Have you actually tested the efficacy of using Garlic Barrier?  I'm always skeptical of things like that.  We've been very fortunate with our herd given the wet season we've had last year.  We don't have a lot of choice here when it comes to breeds because this is an island and bringing new lines is difficult and cost prohibited for the most part.  Also, mainland animals have a hard time adjusting to our environment and succumb to heavy parasite loads.  Most sheep here come from Dorper/Katahdin cross with a little bit of Barbados Black Belly and/or St. Croix.  These are all tropical breeds that are inherently resistant so genetics helps a lot.  I sit with my sheep daily and make sure everyone looks good and are eating and acting normal.  I keep good records on fecals, who had it, when, levels, etc... and run through the entire herd every other month or so.  The most susceptible ones are mommas (right before and after lambing) and lambs younger then 4 to 6 months.  I provide them with free choice minerals with a sprinkle of Decoxx and baking soda.  Here's the mineral shed in one of the paddocks (on the right), my beautiful boy Abacus and our newest addition Penny Waddlebutt.  We also rotate the herd every 5 to 7 days depending on how well they have grazed the paddock.  We grow mainly so we don't have to mow and to eat.


----------



## Baymule (Jul 19, 2019)

frustratedearthmother said:


> Here's my question:   If you think they are healthy.... maybe they are?   If they can carry a high parasite load but, look healthy, and produce nice lambs... they might be doing ok.  Some animals can tolerate a higher load just fine.
> 
> Just throwing it out there...


If I have a choice of healthy sheep with good worm resistance and healthy sheep with high worm loads, I'd rather have the ones with worm resistance. I understand what you are saying, but what's the point of keeping sheep that are worm incubators, dropping them all over the pastures?  While the sheep may be able to keep up, even with a high worm load, won't they need to eat more, both to feed the worms and themselves? Not being obnoxious, just discussion.


----------



## lilipansy (Jul 19, 2019)

Resilience in animals is good (ie. they do well regardless of the high count).  The problem lies in all the eggs they shed, affecting the rest of your herd.  I cull those.

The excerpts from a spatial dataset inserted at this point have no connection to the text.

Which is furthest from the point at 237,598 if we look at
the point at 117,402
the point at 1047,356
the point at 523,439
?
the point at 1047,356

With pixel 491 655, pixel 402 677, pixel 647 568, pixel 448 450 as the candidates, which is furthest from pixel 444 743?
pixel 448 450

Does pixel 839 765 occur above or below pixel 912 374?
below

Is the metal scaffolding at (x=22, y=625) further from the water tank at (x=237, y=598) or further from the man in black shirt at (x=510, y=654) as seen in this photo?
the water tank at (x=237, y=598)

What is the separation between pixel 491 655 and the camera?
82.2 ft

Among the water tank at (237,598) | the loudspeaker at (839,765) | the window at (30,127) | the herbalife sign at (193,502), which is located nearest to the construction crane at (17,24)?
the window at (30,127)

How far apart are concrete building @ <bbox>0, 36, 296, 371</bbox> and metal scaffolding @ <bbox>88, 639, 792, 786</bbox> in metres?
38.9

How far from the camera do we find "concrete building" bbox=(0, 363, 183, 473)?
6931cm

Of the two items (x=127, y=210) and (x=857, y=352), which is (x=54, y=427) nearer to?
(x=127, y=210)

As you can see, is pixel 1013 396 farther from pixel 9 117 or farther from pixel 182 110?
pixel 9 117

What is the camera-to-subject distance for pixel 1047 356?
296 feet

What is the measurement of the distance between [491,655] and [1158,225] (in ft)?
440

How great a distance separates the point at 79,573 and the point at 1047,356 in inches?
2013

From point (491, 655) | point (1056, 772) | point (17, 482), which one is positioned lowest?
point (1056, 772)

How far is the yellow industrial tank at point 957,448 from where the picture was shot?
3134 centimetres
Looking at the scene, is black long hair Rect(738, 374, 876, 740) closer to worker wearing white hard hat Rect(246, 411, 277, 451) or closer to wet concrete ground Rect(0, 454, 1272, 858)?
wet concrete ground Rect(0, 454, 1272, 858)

Here's another thought.  Make sure you understand what is causing the high count on your sheep.  Is it the season?  Is it their age (older and younger animals are more susceptible).  Are they lactating or pregnant?  Are your grounds clean?  Is it your grazing practices?  If it's none of the above and they just have weak genetics, then cull hard.  If it's caused by something or condition you can fix or control then it's not their fault.  Fix it and you can keep them.


----------



## Sheepshape (Jul 20, 2019)

Worming practices vary with breed, climate,age of sheep, availability of land, and elevation above sea level over here (Britain)......and also, some folk do what they have always done, which may not be best practice by any manner of means.An approximately 10 minute webinar is available on line which forecasts what the weather is likely to be and following on from this what parasites are predicted  to be a problem......a useful monthly 10 minutes. Faecal egg counts are done for a very reasonable cost and kits are available for those enthusiastic to do their own counting. Pre and post worming faecal samples are helpful to ensure that the wormer has been effective and that resistance isn't present/developing. Our vet practice is always willing to give advice on worming which is specific to the our geographical location.

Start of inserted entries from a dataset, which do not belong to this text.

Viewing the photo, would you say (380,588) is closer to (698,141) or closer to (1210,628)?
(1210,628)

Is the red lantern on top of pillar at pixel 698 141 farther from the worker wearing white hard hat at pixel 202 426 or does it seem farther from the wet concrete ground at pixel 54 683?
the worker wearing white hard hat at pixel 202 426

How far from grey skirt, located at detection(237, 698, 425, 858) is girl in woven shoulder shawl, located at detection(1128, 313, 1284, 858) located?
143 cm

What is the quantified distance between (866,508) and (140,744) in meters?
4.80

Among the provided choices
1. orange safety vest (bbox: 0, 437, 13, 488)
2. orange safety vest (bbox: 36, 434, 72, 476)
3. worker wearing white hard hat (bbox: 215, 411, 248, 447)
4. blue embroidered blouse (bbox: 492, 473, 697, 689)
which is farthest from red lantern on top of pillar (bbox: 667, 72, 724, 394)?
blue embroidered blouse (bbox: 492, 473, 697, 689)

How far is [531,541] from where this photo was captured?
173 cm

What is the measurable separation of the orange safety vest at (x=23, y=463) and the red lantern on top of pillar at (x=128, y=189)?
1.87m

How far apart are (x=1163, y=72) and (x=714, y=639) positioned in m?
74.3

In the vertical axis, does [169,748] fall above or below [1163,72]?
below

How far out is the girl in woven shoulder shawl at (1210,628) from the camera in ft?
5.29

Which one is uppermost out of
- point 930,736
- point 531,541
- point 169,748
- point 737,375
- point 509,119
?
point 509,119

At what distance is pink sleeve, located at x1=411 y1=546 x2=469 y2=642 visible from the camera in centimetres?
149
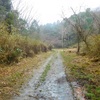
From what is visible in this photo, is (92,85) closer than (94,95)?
No

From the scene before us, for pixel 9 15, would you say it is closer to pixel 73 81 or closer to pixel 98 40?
pixel 98 40

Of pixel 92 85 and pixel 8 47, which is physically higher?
pixel 8 47

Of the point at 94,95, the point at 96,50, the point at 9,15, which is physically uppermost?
the point at 9,15

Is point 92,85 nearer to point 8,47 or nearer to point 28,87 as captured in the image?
point 28,87

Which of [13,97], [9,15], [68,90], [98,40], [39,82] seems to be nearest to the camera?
[13,97]

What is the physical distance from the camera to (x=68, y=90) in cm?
1019

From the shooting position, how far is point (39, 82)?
11.9 m

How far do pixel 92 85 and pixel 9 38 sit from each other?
386 inches

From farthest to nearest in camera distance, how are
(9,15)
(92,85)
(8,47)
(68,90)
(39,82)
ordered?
1. (9,15)
2. (8,47)
3. (39,82)
4. (92,85)
5. (68,90)

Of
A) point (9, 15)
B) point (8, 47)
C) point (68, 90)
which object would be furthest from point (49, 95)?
point (9, 15)

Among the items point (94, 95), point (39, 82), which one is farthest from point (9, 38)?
point (94, 95)

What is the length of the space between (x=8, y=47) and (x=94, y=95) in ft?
35.2

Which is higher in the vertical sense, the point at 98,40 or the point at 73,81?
the point at 98,40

Resistance of an individual animal to many types of worms increases with increasing age of the animal, but resistance to liver fluke does not occur. Older animals therefore usually need to be wormed less often. I'm in a high-fluke area and have to use flukicides annually. Wormer resistance (and therefore ineffectiveness of that wormer) rises in flocks where all animals are treated with anthelmintics. Best practice dictates that approximately 10% of the flock are not treated at any one  time that the majority of the animals are treated in order to avoid selection for wormer resistance. I usually choose the approximately 3 year old in good body condition who has no diarrhoea to omit from the 'worming run'.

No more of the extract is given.